Briançon, Trois-Têtes, Randouillet |
La ville de Briançon est bâtie au confluent de la vallée de la Guisane et de celle de la Durance, aux confins orientaux de la zone houillère briançonnaise. Alors que la première de ces deux vallées, largement ouverte, suit longitudinalement la marge orientale de la zone houillère, la seconde coupe orthogonalement les reliefs calcaires des chaînons du Briançonnais oriental, c'est-à-dire situés à l'est de cette zone houillère.

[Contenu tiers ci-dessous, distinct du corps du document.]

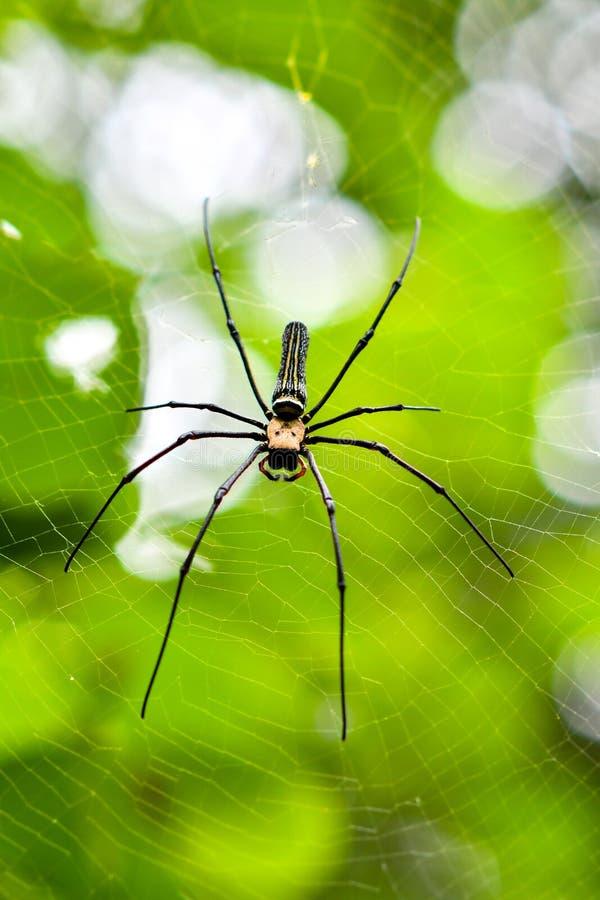 Globe-tisserands d'or généralement appelés, araignées en bois géantes, ou araignées de banane photographie stock libre de droits
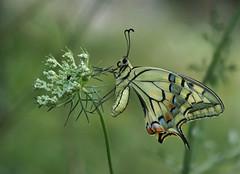 Grand porte-queue (Papilio machaon), Le Collet-de-Dèze, Lozère, France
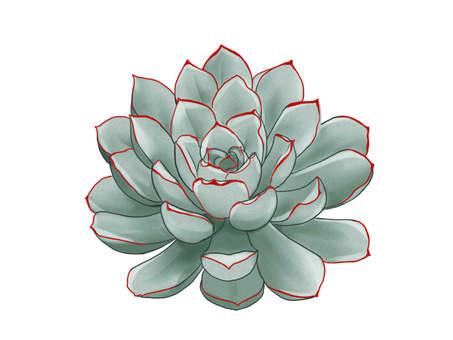 다육 식물 꽃 화창한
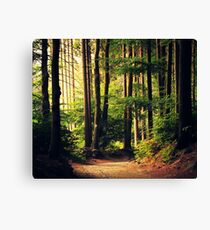 Woods appellent Impression sur toile
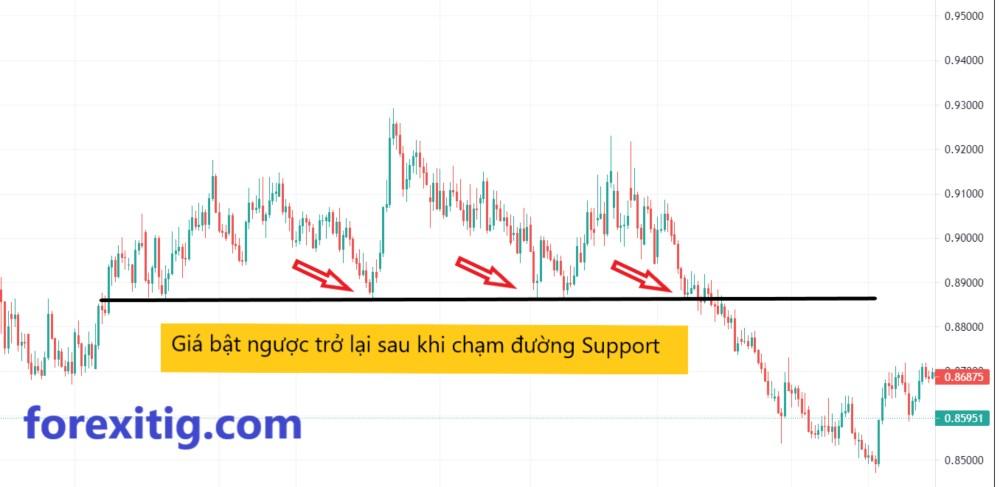 Giá quay ngược trở lại khi chạm hỗ trợ Support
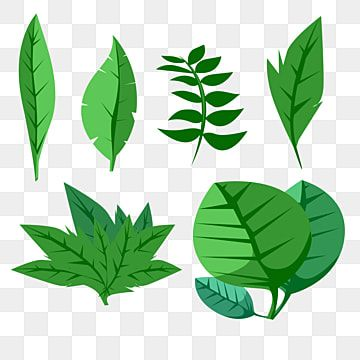 Vector Leaves Plants Daun Hijau Vector Leaves Plants Daun Hijau Green Tanaman Tumbuhan Png Transparent Clipart Image And Psd File For Free Download Leaves Vector Plant Illustration Leaves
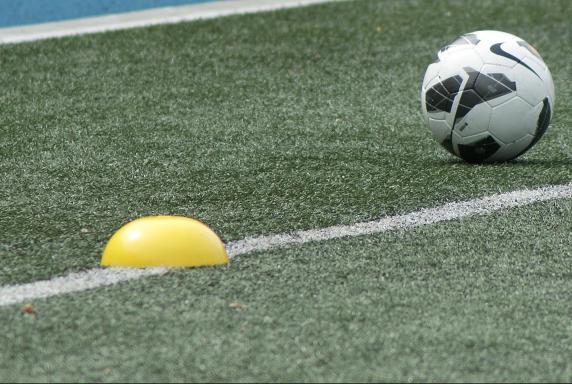 sport bundesliga fußball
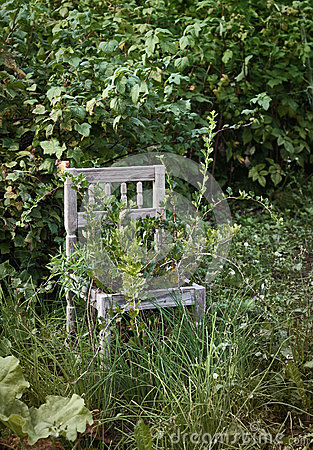 Old wooden chair in wild garden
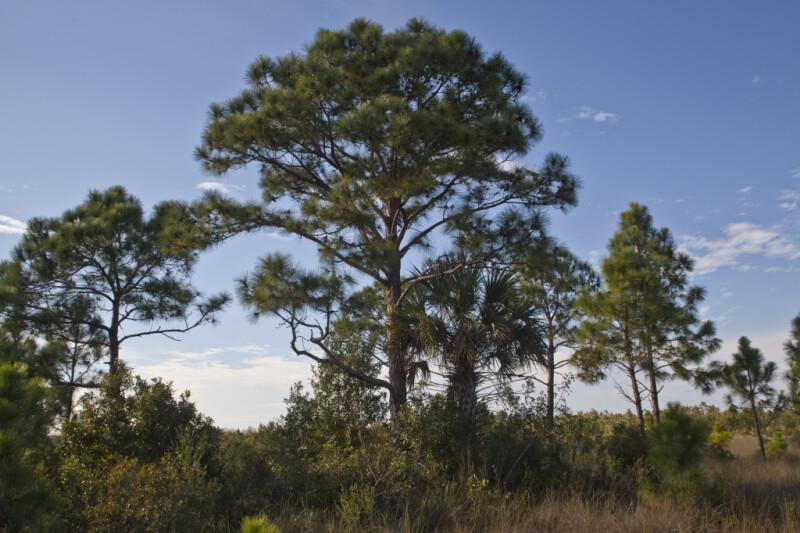 Palm Tree Under Pine Tree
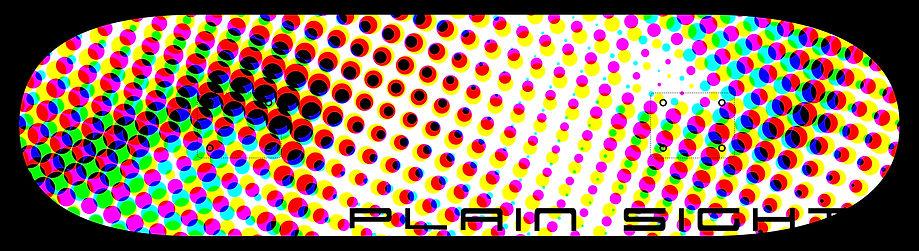 Plain Sight 2.jpg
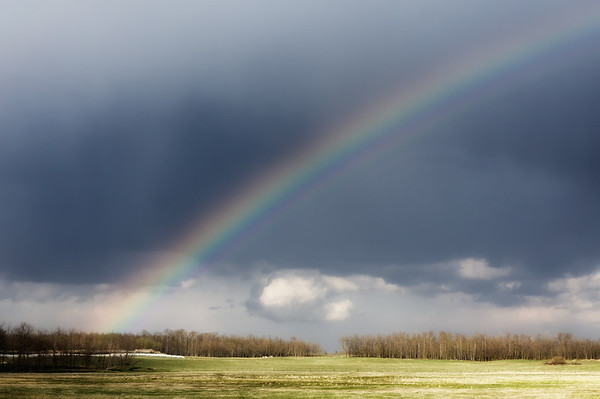 106 May 5/12 Prairie sky
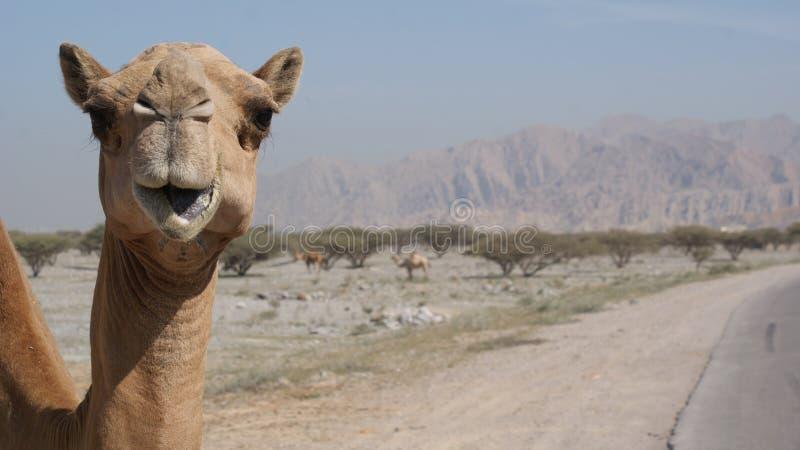 Camello en el borde de la carretera fotografía de archivo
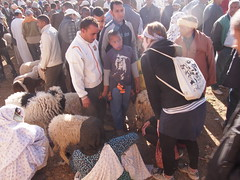 P4162092 (t_y_l) Tags: morocco marokko tinghir suq 2016 tinerhir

La ville de Briançon et le cours supérieur de la Durance (débouché de la trouée du col frontalier du Montgenèvre), vus de l'ouest, d'avion. |
Effectivement la ville haute est bâtie au pied de l'extrémité méridionale du plus occidental de ces chaînons, celui de la Grande Peyrolle : il la domine par les abrupts de la Croix de Toulouse qui ont été entaillés par le creusement en gorge du lit de la Durance.

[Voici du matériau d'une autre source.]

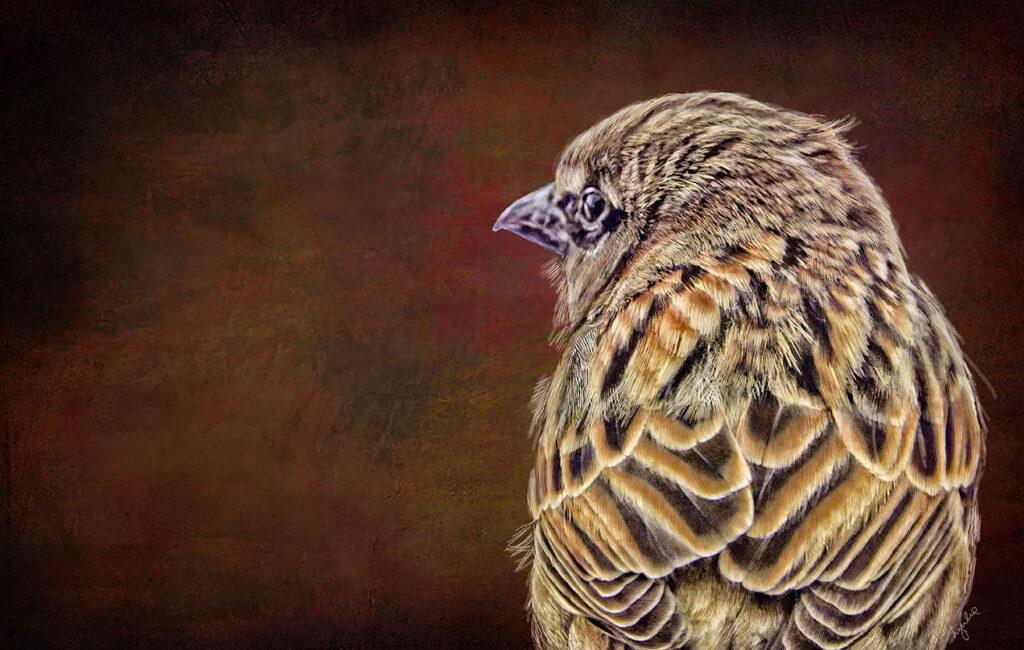 Lyndia Radice: Sparrow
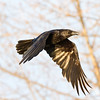 Raven in flight, one wing fully down.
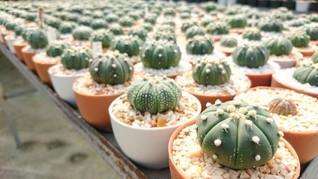 8 Jenis Kaktus Mini Cocok untuk Dekorasi Ruangan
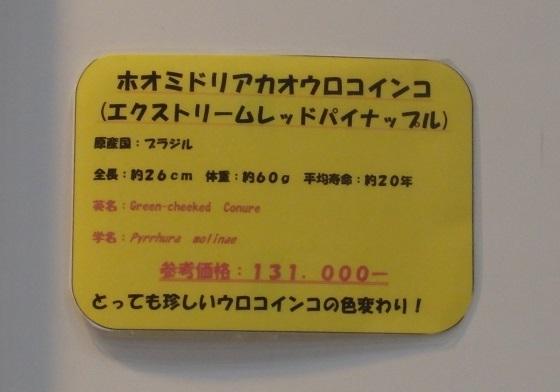 2015-01-0420150112_118.jpg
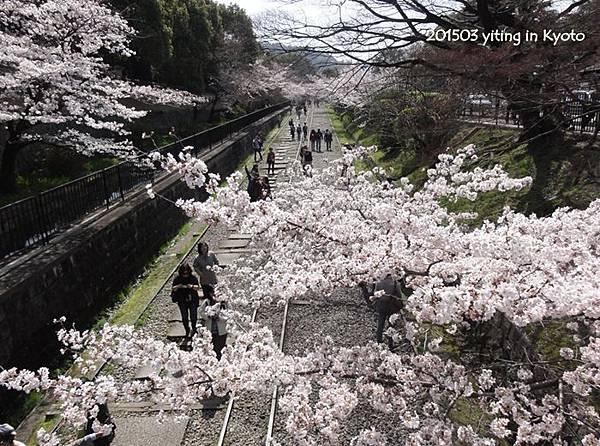 京都賞櫻~蹴上鐵道 08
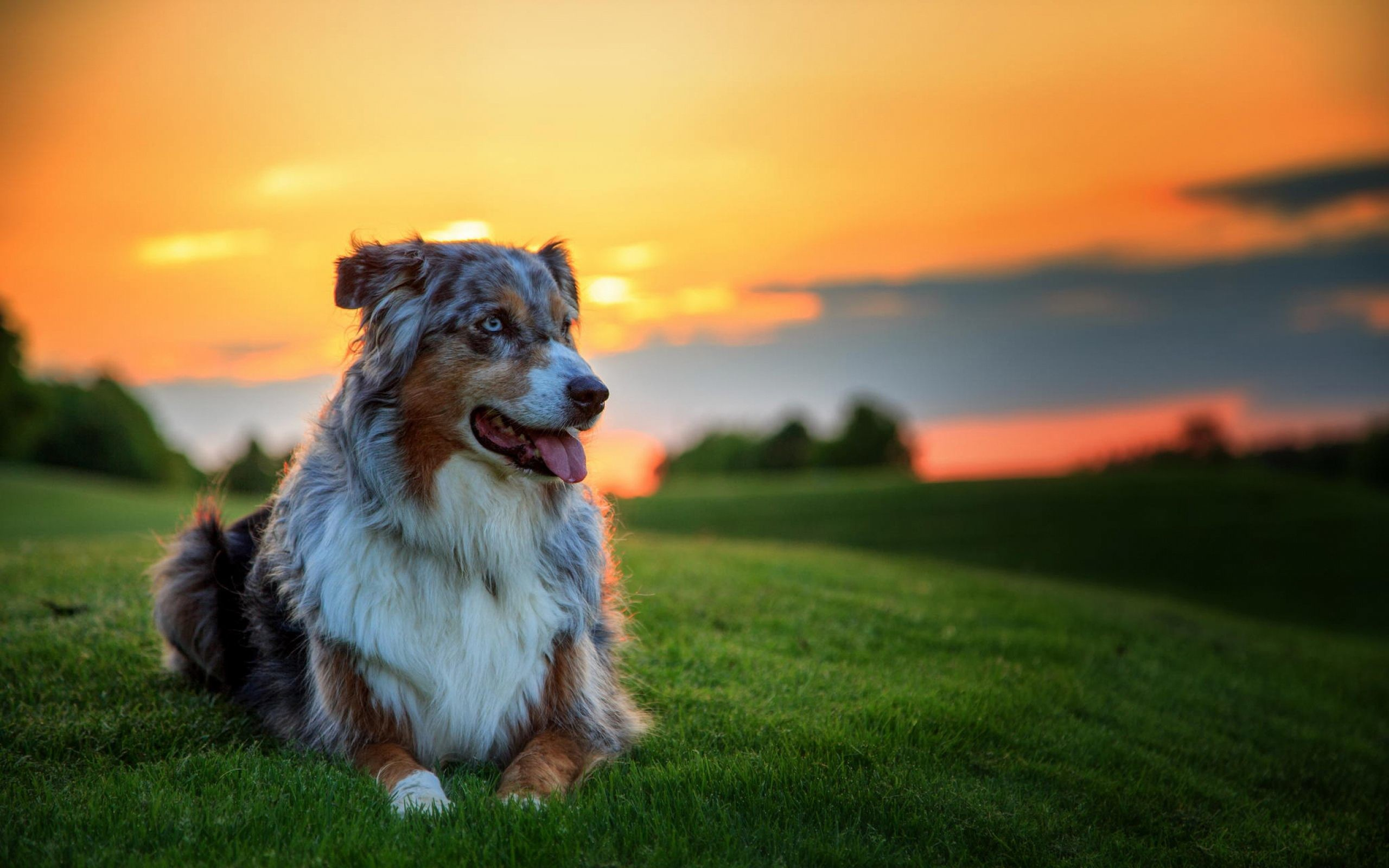 2560x1600 ... 50 Free HD Dog Wallpapers ...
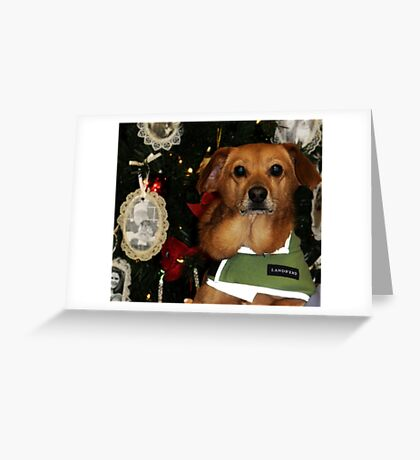 Rudy Greeting Card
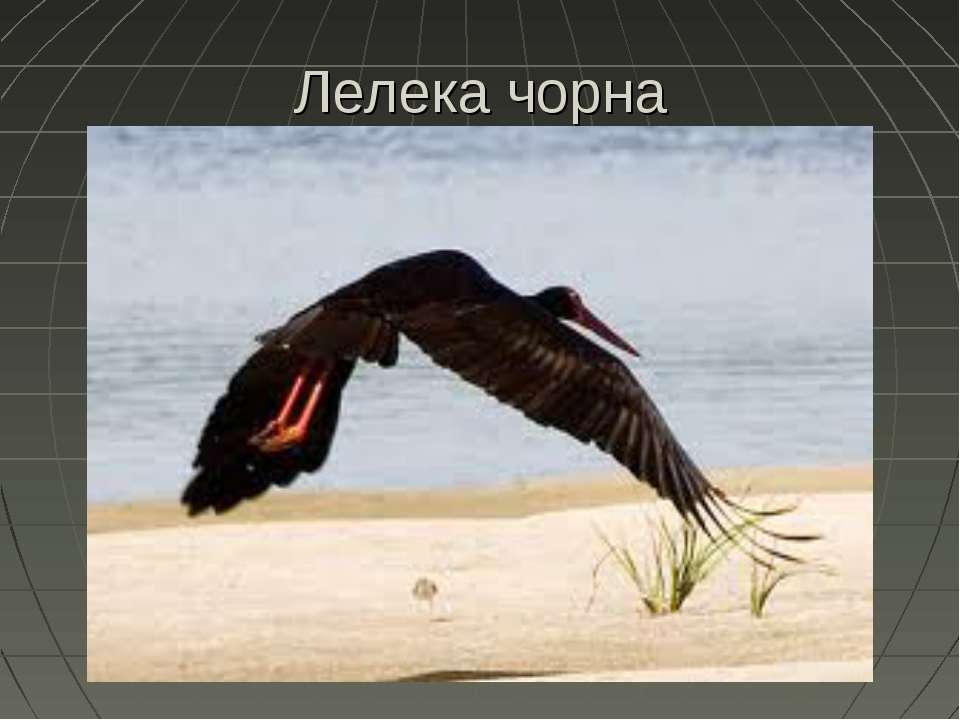 Лелека чорна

Les terrains qui constituent cette montagne représentent le prolongement méridional de l'unité de Roche Gauthier. Elle constitue ici la couverture mésozoïque, relativement autochtone, de la zone houillère et se caractérise par une succession carbonatée "classique" comportant du Trias moyen reposant sur une semelle siliceuse de quartzites et de Verrucano en contact normal ("stratigraphique ") sur le Houiller (voir plus de détails à la page "Peyrolle").

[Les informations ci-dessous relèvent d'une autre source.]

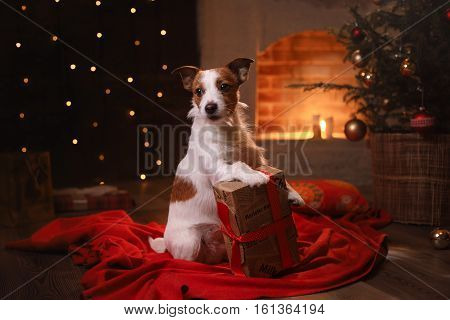 Dog Jack Russell Terrier. Happy New Year, Christmas, Pet In The Room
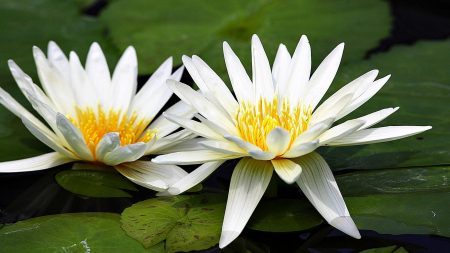 lilies, couple, water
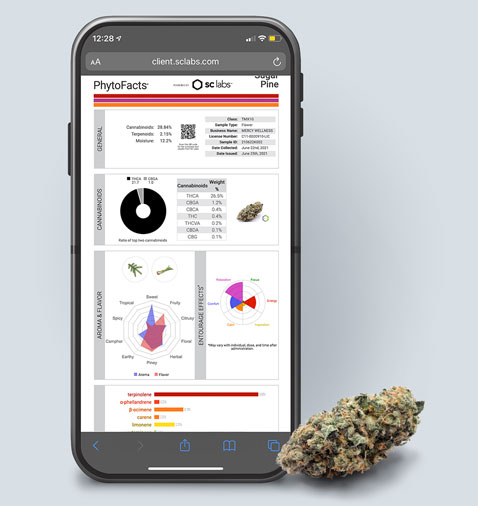 Mercy Wellness testing results on mobile phone
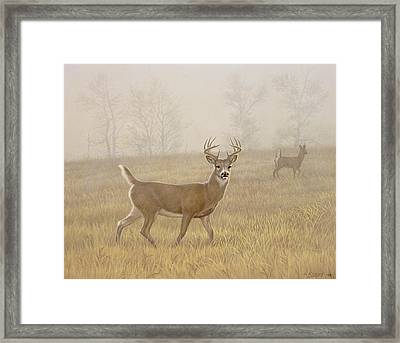 Foggy Morning-whitetail Framed Print by Paul Krapf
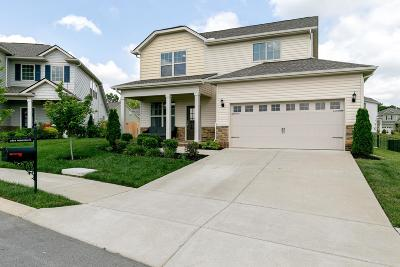 Spring Hill Single Family Home For Sale: 2004 Princess Ct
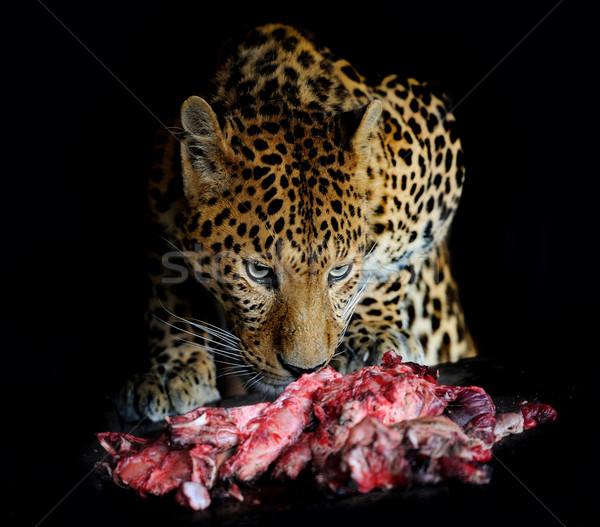 Leopar öfkeli siyah portre et Stok fotoğraf © byrdyak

La ville de Briançon et son cadre montagneux sud-oriental, vus de l'ouest depuis le sommet de Prorel. (suite de cette vue vers la droite à la page "Grande Maye") (hr) = terrains houillers, masqués par les alluvions quaternaires, du substratum de l'unité de Roche Gauthier (au pied de la Croix de Toulouse). grandes cassures : f.A = faille des Acles ; f.Cl = faille de La Clarée ; ac.B = accident transverse de Briançon ; f.pB = faille du Pont Baldy (= prolongement de la faille de Lenlon, décalé par l'accident de Briançon) ; f.rG = faille du Rocher Gafouille. u.tm = unités briançonnaises de type "classique" (à semelle de Trias moyen) de la gorge amont de la Cerveyrette (voir la page"Lausette") n.G = nappe de la Crête des Granges (en rive gauche de la Cerveyrette),de type "Peyre Haute" (à semelle de Norien) ; subdivisions de cette nappe en rive droite de la Cerveyrette : u.Gi = unité de l'infernet ; u.Gs = unité de La Seyte ; u.Gr = unité du Randouillet. |
Mais ces couches ne se poursuivent pas vers le sud au delà du Fort des Salettes et des éboulis qui garnissent son pied, qui supportent les faubourgs septentrionaux de la ville ainsi que le tracé de la N.94. En effet la vieille ville, ainsi que sa citadelle, sont installées sur un verrou que la Durance entaille en une gorge profonde : or les couches qui arment ce verrou sont à l'est (en amont) des dolomies noriennes et à l'ouest (en aval) des calcaires plaquetés à zones siliceuses du Malm - Néocomien. Cette succession se rapproche de celles du "type Peyre Haute" par l'âge norien de ses dolomies. Elle est plus précisément caractéristique de la nappe de la crête des Granges, qui aboutit ici, depuis le sud, en traversant la vallée de la Cerveyrette (voir la page "Infernet"), après avoir armé la crête de La Grande Maye.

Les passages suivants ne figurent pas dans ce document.